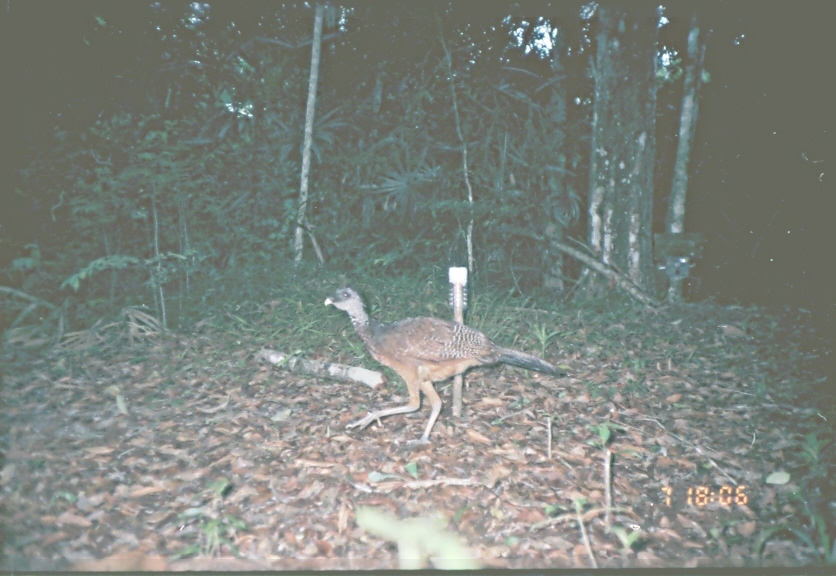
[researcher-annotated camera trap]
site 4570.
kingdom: Animalia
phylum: Chordata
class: Aves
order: Galliformes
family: Cracidae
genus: Crax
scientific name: Crax rubra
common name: great curassow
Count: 1.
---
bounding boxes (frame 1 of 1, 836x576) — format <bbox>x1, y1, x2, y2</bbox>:
crax rubra: <bbox>323, 284, 567, 445</bbox>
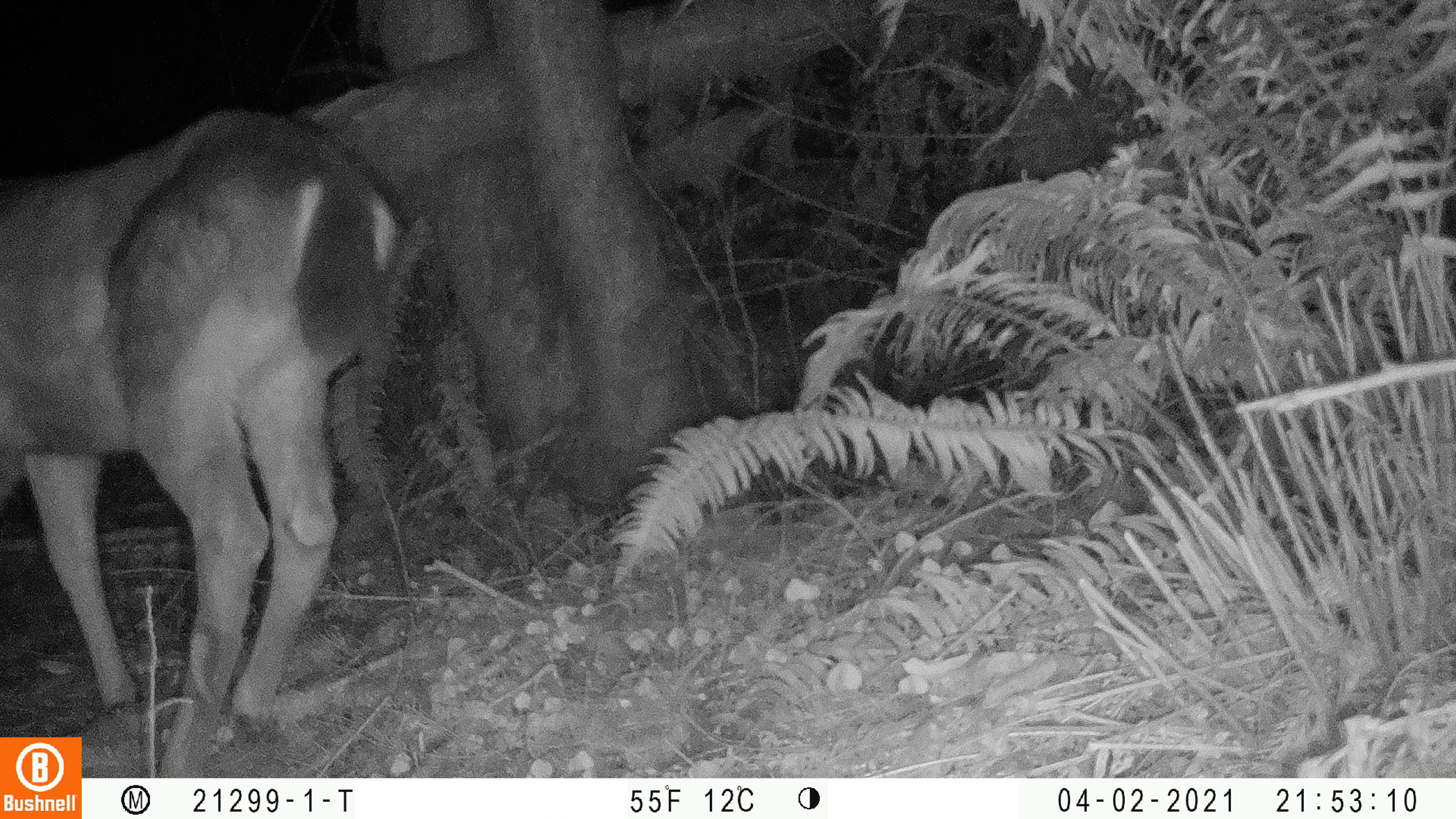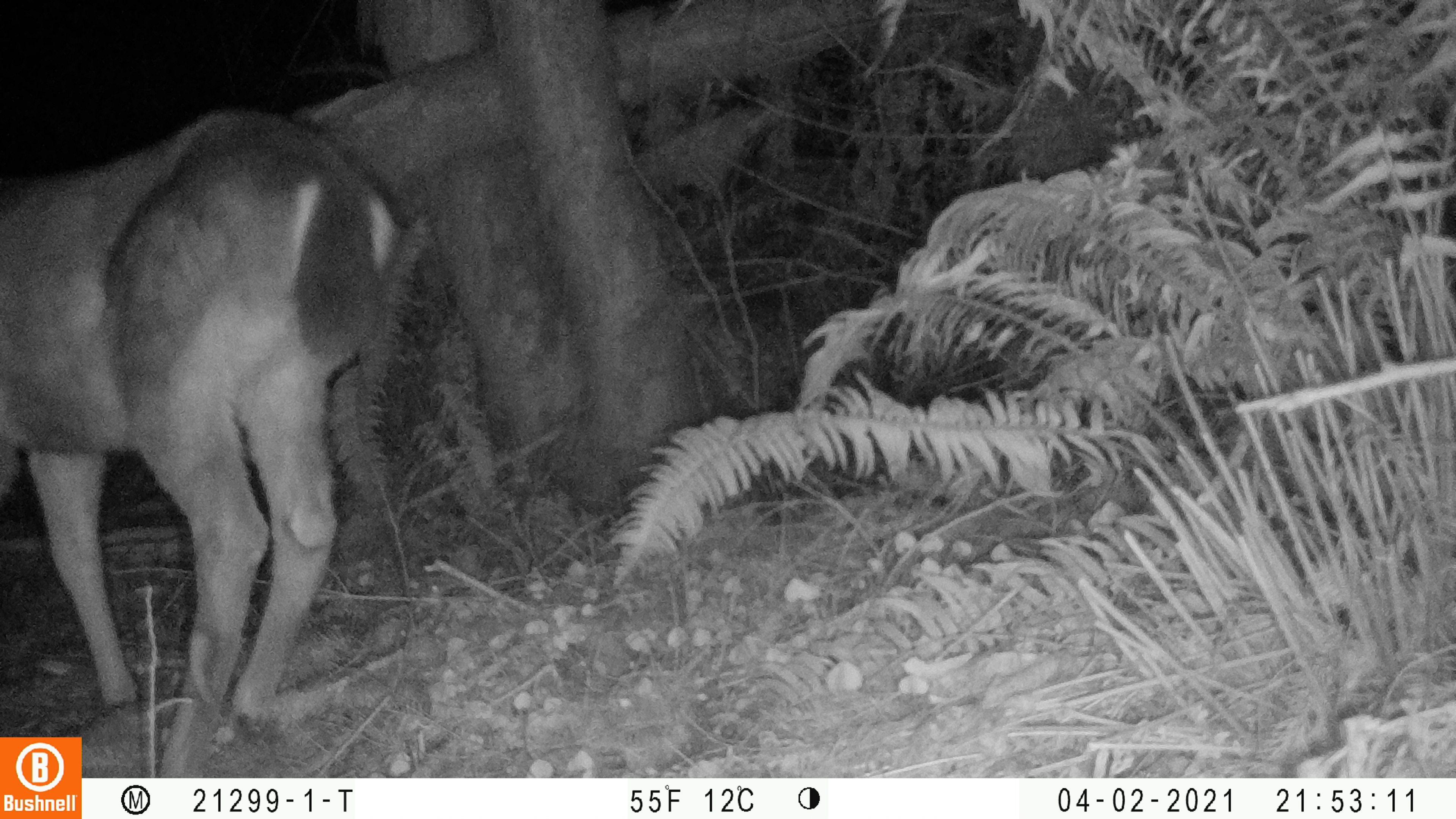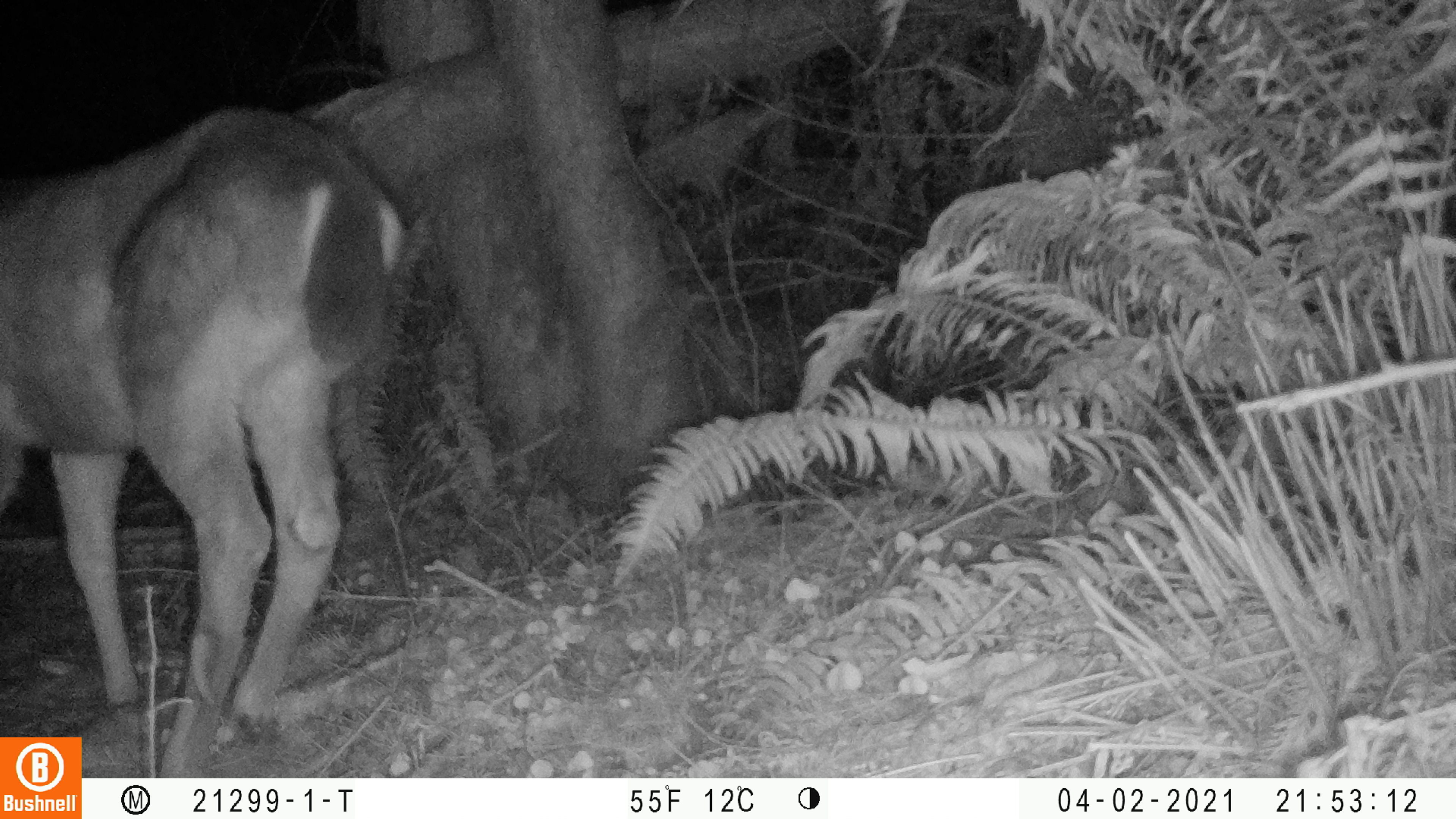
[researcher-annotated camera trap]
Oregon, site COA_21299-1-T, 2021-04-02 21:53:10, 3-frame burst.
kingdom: Animalia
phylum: Chordata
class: Mammalia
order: Artiodactyla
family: Cervidae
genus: Odocoileus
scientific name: Odocoileus hemionus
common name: black-tailed deer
Black-tailed deer (Odocoileus hemionus).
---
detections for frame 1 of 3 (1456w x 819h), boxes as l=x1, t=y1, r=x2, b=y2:
black-tailed deer: l=4, t=116, r=417, b=727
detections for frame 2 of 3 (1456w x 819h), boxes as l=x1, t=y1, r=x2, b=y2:
black-tailed deer: l=1, t=110, r=412, b=723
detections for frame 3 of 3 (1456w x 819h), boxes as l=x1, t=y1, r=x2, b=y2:
black-tailed deer: l=4, t=102, r=408, b=729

※ ※ ※

**Exercise requirements**: In the records above, find the line containing "detections for frame 3"; please retype it and every line after it through the last line, exactly and with nothing else.

**Response for this exercise**:
detections for frame 3 of 3 (1456w x 819h), boxes as l=x1, t=y1, r=x2, b=y2:
black-tailed deer: l=4, t=102, r=408, b=729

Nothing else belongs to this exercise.